> **Information**:
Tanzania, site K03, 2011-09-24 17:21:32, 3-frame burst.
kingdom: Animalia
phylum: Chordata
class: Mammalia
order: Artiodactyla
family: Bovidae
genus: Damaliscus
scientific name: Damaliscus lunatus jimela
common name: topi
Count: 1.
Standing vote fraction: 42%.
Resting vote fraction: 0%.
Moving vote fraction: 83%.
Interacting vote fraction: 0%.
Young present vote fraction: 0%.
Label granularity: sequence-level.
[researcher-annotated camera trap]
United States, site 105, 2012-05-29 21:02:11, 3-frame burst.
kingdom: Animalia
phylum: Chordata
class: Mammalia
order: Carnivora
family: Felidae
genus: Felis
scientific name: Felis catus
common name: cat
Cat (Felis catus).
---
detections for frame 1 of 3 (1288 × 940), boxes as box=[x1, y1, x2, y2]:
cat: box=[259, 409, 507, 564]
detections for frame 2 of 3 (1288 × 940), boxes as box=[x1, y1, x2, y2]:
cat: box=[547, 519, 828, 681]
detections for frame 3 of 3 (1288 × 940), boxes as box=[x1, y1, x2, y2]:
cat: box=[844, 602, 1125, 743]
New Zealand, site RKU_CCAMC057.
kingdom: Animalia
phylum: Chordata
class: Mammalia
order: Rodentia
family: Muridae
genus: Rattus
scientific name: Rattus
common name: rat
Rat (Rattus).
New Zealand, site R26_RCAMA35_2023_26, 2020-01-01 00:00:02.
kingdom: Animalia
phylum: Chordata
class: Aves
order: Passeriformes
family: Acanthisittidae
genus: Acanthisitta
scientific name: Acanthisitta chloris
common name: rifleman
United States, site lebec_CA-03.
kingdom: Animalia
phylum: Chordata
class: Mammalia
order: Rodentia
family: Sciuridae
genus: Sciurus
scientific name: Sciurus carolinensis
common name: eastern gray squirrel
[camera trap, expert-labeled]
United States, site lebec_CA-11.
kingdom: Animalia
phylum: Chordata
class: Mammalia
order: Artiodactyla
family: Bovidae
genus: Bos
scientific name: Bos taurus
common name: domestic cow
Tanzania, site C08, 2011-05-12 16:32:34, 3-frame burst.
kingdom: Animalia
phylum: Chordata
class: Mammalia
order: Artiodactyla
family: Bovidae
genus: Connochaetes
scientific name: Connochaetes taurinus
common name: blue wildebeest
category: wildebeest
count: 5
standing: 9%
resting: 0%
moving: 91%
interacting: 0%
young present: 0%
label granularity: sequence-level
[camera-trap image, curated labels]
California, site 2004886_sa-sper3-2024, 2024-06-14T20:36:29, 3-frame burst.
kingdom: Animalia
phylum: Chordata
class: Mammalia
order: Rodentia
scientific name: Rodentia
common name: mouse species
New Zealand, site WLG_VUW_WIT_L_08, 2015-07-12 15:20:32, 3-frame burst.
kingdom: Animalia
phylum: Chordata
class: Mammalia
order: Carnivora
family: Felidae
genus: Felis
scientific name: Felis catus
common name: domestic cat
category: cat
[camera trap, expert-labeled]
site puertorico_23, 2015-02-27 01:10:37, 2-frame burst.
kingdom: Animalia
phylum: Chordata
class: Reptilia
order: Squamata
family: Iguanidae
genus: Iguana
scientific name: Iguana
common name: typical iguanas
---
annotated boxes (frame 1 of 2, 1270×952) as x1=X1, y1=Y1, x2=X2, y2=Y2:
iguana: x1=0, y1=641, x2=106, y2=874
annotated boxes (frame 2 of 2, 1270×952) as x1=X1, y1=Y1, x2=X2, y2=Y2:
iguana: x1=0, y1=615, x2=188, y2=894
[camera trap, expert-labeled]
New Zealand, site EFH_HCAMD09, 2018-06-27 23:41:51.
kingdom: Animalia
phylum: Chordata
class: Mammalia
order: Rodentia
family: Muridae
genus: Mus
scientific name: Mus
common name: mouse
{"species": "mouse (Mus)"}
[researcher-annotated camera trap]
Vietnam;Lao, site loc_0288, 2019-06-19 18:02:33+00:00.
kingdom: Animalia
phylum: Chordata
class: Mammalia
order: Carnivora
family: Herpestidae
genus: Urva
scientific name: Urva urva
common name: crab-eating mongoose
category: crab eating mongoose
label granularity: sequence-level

> **Activity**: The answer must be an exact copy of every record above.

> **Solution to the exercise**:
Tanzania, site K03, 2011-09-24 17:21:32, 3-frame burst.
kingdom: Animalia
phylum: Chordata
class: Mammalia
order: Artiodactyla
family: Bovidae
genus: Damaliscus
scientific name: Damaliscus lunatus jimela
common name: topi
Count: 1.
Standing vote fraction: 42%.
Resting vote fraction: 0%.
Moving vote fraction: 83%.
Interacting vote fraction: 0%.
Young present vote fraction: 0%.
Label granularity: sequence-level.
[researcher-annotated camera trap]
United States, site 105, 2012-05-29 21:02:11, 3-frame burst.
kingdom: Animalia
phylum: Chordata
class: Mammalia
order: Carnivora
family: Felidae
genus: Felis
scientific name: Felis catus
common name: cat
Cat (Felis catus).
---
detections for frame 1 of 3 (1288 × 940), boxes as box=[x1, y1, x2, y2]:
cat: box=[259, 409, 507, 564]
detections for frame 2 of 3 (1288 × 940), boxes as box=[x1, y1, x2, y2]:
cat: box=[547, 519, 828, 681]
detections for frame 3 of 3 (1288 × 940), boxes as box=[x1, y1, x2, y2]:
cat: box=[844, 602, 1125, 743]
New Zealand, site RKU_CCAMC057.
kingdom: Animalia
phylum: Chordata
class: Mammalia
order: Rodentia
family: Muridae
genus: Rattus
scientific name: Rattus
common name: rat
Rat (Rattus).
New Zealand, site R26_RCAMA35_2023_26, 2020-01-01 00:00:02.
kingdom: Animalia
phylum: Chordata
class: Aves
order: Passeriformes
family: Acanthisittidae
genus: Acanthisitta
scientific name: Acanthisitta chloris
common name: rifleman
United States, site lebec_CA-03.
kingdom: Animalia
phylum: Chordata
class: Mammalia
order: Rodentia
family: Sciuridae
genus: Sciurus
scientific name: Sciurus carolinensis
common name: eastern gray squirrel
[camera trap, expert-labeled]
United States, site lebec_CA-11.
kingdom: Animalia
phylum: Chordata
class: Mammalia
order: Artiodactyla
family: Bovidae
genus: Bos
scientific name: Bos taurus
common name: domestic cow
Tanzania, site C08, 2011-05-12 16:32:34, 3-frame burst.
kingdom: Animalia
phylum: Chordata
class: Mammalia
order: Artiodactyla
family: Bovidae
genus: Connochaetes
scientific name: Connochaetes taurinus
common name: blue wildebeest
category: wildebeest
count: 5
standing: 9%
resting: 0%
moving: 91%
interacting: 0%
young present: 0%
label granularity: sequence-level
[camera-trap image, curated labels]
California, site 2004886_sa-sper3-2024, 2024-06-14T20:36:29, 3-frame burst.
kingdom: Animalia
phylum: Chordata
class: Mammalia
order: Rodentia
scientific name: Rodentia
common name: mouse species
New Zealand, site WLG_VUW_WIT_L_08, 2015-07-12 15:20:32, 3-frame burst.
kingdom: Animalia
phylum: Chordata
class: Mammalia
order: Carnivora
family: Felidae
genus: Felis
scientific name: Felis catus
common name: domestic cat
category: cat
[camera trap, expert-labeled]
site puertorico_23, 2015-02-27 01:10:37, 2-frame burst.
kingdom: Animalia
phylum: Chordata
class: Reptilia
order: Squamata
family: Iguanidae
genus: Iguana
scientific name: Iguana
common name: typical iguanas
---
annotated boxes (frame 1 of 2, 1270×952) as x1=X1, y1=Y1, x2=X2, y2=Y2:
iguana: x1=0, y1=641, x2=106, y2=874
annotated boxes (frame 2 of 2, 1270×952) as x1=X1, y1=Y1, x2=X2, y2=Y2:
iguana: x1=0, y1=615, x2=188, y2=894
[camera trap, expert-labeled]
New Zealand, site EFH_HCAMD09, 2018-06-27 23:41:51.
kingdom: Animalia
phylum: Chordata
class: Mammalia
order: Rodentia
family: Muridae
genus: Mus
scientific name: Mus
common name: mouse
{"species": "mouse (Mus)"}
[researcher-annotated camera trap]
Vietnam;Lao, site loc_0288, 2019-06-19 18:02:33+00:00.
kingdom: Animalia
phylum: Chordata
class: Mammalia
order: Carnivora
family: Herpestidae
genus: Urva
scientific name: Urva urva
common name: crab-eating mongoose
category: crab eating mongoose
label granularity: sequence-level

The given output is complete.